Records from a data source:
══════════
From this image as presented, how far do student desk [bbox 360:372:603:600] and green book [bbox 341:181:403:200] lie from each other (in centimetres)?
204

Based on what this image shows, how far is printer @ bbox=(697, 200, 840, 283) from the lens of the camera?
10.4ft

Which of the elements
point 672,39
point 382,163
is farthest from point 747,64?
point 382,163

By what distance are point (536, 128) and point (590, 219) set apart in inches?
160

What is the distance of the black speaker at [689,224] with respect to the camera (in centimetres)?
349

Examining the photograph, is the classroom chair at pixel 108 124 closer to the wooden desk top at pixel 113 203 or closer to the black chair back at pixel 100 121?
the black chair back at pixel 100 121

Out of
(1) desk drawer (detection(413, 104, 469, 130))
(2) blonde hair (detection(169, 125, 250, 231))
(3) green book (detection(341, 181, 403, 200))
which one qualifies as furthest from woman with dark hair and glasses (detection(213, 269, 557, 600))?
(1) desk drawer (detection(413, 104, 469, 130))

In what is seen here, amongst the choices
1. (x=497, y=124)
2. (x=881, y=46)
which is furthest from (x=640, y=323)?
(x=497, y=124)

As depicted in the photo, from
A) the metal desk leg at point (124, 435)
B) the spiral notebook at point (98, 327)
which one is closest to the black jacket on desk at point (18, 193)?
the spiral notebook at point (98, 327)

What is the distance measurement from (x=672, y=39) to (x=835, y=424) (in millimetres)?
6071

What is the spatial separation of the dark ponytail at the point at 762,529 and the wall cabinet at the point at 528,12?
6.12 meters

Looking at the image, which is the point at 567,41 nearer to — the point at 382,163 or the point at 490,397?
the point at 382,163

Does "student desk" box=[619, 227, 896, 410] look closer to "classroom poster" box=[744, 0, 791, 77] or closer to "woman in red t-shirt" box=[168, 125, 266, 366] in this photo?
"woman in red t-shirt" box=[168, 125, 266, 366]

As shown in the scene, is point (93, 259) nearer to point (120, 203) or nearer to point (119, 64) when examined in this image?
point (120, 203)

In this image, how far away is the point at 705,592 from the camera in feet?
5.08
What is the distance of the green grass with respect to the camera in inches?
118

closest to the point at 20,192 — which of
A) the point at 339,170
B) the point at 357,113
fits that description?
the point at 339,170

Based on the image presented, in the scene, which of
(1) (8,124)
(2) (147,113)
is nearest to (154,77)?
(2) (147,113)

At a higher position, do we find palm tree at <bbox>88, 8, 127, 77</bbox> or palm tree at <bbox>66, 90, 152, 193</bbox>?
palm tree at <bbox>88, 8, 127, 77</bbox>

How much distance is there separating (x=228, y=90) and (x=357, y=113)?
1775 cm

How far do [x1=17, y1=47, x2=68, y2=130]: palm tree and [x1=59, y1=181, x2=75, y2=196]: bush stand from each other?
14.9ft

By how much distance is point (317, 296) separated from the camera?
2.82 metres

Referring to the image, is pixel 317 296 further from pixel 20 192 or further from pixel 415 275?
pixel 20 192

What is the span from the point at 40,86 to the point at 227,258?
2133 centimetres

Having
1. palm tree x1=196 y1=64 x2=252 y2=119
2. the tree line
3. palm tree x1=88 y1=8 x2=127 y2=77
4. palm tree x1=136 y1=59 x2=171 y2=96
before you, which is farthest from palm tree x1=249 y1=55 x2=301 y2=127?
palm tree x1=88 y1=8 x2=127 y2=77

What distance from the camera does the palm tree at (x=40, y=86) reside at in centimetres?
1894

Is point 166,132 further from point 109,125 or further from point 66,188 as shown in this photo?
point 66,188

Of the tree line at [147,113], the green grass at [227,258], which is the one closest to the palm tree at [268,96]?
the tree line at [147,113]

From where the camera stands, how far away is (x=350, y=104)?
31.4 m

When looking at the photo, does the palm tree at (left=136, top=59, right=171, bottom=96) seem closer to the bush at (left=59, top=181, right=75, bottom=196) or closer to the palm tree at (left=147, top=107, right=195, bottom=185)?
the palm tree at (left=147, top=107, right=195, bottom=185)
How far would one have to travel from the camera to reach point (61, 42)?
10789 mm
══════════
What is expected → Give all the records again. Match them exactly.

Full response →
From this image as presented, how far do student desk [bbox 360:372:603:600] and green book [bbox 341:181:403:200] lie from each other (in centimetres)?
204

Based on what this image shows, how far is printer @ bbox=(697, 200, 840, 283) from the lens of the camera?
10.4ft

Which of the elements
point 672,39
point 382,163
is farthest from point 747,64?
point 382,163

By what distance are point (536, 128) and point (590, 219) set apart in inches?
160

What is the distance of the black speaker at [689,224] with respect to the camera (in centimetres)?
349

Examining the photograph, is the classroom chair at pixel 108 124 closer to the wooden desk top at pixel 113 203 or closer to the black chair back at pixel 100 121?
the black chair back at pixel 100 121

Out of
(1) desk drawer (detection(413, 104, 469, 130))
(2) blonde hair (detection(169, 125, 250, 231))
(3) green book (detection(341, 181, 403, 200))
which one qualifies as furthest from woman with dark hair and glasses (detection(213, 269, 557, 600))?
(1) desk drawer (detection(413, 104, 469, 130))

In what is seen here, amongst the choices
1. (x=497, y=124)
2. (x=881, y=46)
which is furthest from (x=640, y=323)?
(x=497, y=124)

As depicted in the photo, from
A) the metal desk leg at point (124, 435)
B) the spiral notebook at point (98, 327)
which one is closest to the black jacket on desk at point (18, 193)?
the spiral notebook at point (98, 327)

What is the distance measurement from (x=672, y=39) to (x=835, y=424) (in millimetres)?
6071

What is the spatial separation of the dark ponytail at the point at 762,529 and the wall cabinet at the point at 528,12?
6.12 meters

Looking at the image, which is the point at 567,41 nearer to — the point at 382,163 or the point at 490,397?
the point at 382,163

Does "student desk" box=[619, 227, 896, 410] look closer to "classroom poster" box=[744, 0, 791, 77] or closer to "woman in red t-shirt" box=[168, 125, 266, 366] in this photo?
"woman in red t-shirt" box=[168, 125, 266, 366]

As shown in the scene, is point (93, 259) nearer to point (120, 203) or nearer to point (119, 64) when examined in this image?
point (120, 203)

In this image, how far away is the point at 705,592 from the camera in feet?
5.08
What is the distance of the green grass with respect to the camera in inches?
118

closest to the point at 20,192 — which of
A) the point at 339,170
B) the point at 357,113
fits that description?
the point at 339,170

Based on the image presented, in the scene, which of
(1) (8,124)
(2) (147,113)
is nearest to (154,77)?
(2) (147,113)

At a higher position, do we find palm tree at <bbox>88, 8, 127, 77</bbox> or palm tree at <bbox>66, 90, 152, 193</bbox>?
palm tree at <bbox>88, 8, 127, 77</bbox>

How much distance is there separating (x=228, y=90) and (x=357, y=113)?
1775 cm

How far do [x1=17, y1=47, x2=68, y2=130]: palm tree and [x1=59, y1=181, x2=75, y2=196]: bush stand from each other?
14.9ft

By how much distance is point (317, 296) separated from the camera?
2.82 metres

Referring to the image, is pixel 317 296 further from pixel 20 192 or further from pixel 415 275?
pixel 20 192

What is the span from the point at 40,86 to the point at 227,258?
2133 centimetres

Having
1. palm tree x1=196 y1=64 x2=252 y2=119
2. the tree line
3. palm tree x1=88 y1=8 x2=127 y2=77
4. palm tree x1=136 y1=59 x2=171 y2=96
before you, which is farthest from palm tree x1=249 y1=55 x2=301 y2=127?
palm tree x1=88 y1=8 x2=127 y2=77

What distance from the camera does the palm tree at (x=40, y=86) reside at in centimetres?
1894

Is point 166,132 further from point 109,125 or further from point 66,188 as shown in this photo?
point 66,188

Of the tree line at [147,113], the green grass at [227,258], which is the one closest to the palm tree at [268,96]?
the tree line at [147,113]

From where the camera stands, how far away is (x=350, y=104)?
31.4 m

When looking at the photo, does the palm tree at (left=136, top=59, right=171, bottom=96) seem closer to the bush at (left=59, top=181, right=75, bottom=196) or closer to the palm tree at (left=147, top=107, right=195, bottom=185)?
the palm tree at (left=147, top=107, right=195, bottom=185)
How far would one have to travel from the camera to reach point (61, 42)?
10789 mm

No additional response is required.